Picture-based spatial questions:

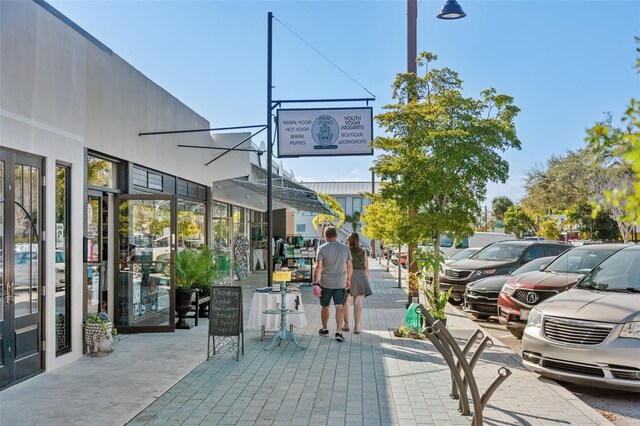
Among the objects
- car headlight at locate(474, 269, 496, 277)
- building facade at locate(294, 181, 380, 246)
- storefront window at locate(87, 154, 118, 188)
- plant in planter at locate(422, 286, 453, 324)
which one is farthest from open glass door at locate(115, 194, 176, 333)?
building facade at locate(294, 181, 380, 246)

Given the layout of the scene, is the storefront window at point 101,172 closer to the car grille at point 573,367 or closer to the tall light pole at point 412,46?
the tall light pole at point 412,46

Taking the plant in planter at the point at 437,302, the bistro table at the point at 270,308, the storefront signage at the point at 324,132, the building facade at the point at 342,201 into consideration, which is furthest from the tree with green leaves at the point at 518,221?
the bistro table at the point at 270,308

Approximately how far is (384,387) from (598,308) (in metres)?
2.62

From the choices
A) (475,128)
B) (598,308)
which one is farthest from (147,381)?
(475,128)

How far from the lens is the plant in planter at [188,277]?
1100cm

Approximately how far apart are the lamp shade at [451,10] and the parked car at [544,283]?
4.56 metres

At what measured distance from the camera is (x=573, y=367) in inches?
265

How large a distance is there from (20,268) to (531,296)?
7572 mm

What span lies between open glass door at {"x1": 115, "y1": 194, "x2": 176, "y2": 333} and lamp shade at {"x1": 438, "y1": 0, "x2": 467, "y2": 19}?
19.0 ft

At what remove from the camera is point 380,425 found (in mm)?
5422

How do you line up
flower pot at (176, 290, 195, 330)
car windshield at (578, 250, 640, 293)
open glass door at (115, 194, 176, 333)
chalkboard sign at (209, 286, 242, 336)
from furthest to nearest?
flower pot at (176, 290, 195, 330)
open glass door at (115, 194, 176, 333)
chalkboard sign at (209, 286, 242, 336)
car windshield at (578, 250, 640, 293)

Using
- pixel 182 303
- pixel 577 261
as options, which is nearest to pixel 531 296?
pixel 577 261

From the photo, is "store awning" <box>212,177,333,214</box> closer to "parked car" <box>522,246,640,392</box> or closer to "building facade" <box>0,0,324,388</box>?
"building facade" <box>0,0,324,388</box>

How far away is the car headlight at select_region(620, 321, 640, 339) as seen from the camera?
21.1ft
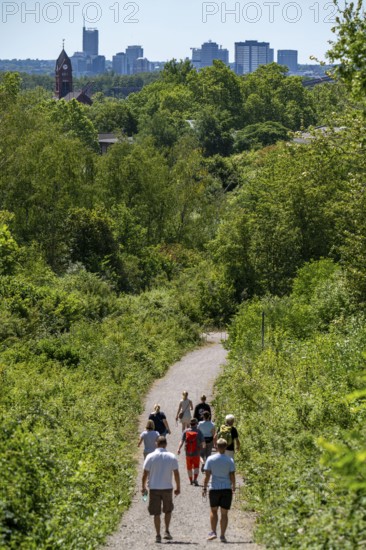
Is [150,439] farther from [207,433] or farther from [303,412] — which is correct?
[303,412]

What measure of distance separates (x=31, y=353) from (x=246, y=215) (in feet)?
57.1

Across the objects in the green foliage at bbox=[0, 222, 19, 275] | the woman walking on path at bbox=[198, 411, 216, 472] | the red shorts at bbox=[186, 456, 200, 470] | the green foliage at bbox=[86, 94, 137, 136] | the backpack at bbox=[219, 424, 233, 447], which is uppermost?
the green foliage at bbox=[86, 94, 137, 136]

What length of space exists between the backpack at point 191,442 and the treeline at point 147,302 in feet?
A: 3.80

WORK INSTRUCTIONS ▸
Output the line containing "How far away" along with every line after it to the end of the material, exactly as written, but without pictures.

RESPONSE TO THE EXERCISE ▸
How far away is the car headlight at select_region(620, 321, 640, 339) as seen from the camera?
21.1ft
Is [150,439] farther from [207,433] or farther from [303,412] — which is correct?
[303,412]

What measure of distance separates (x=31, y=353) from (x=246, y=215) (in feet)?
57.1

Across the objects in the green foliage at bbox=[0, 222, 19, 275] | the woman walking on path at bbox=[198, 411, 216, 472] | the red shorts at bbox=[186, 456, 200, 470] | the green foliage at bbox=[86, 94, 137, 136] | the backpack at bbox=[219, 424, 233, 447], which is uppermost?
the green foliage at bbox=[86, 94, 137, 136]

What length of space exists between the backpack at point 191,442 and the treeline at point 147,302 in feet?
A: 3.80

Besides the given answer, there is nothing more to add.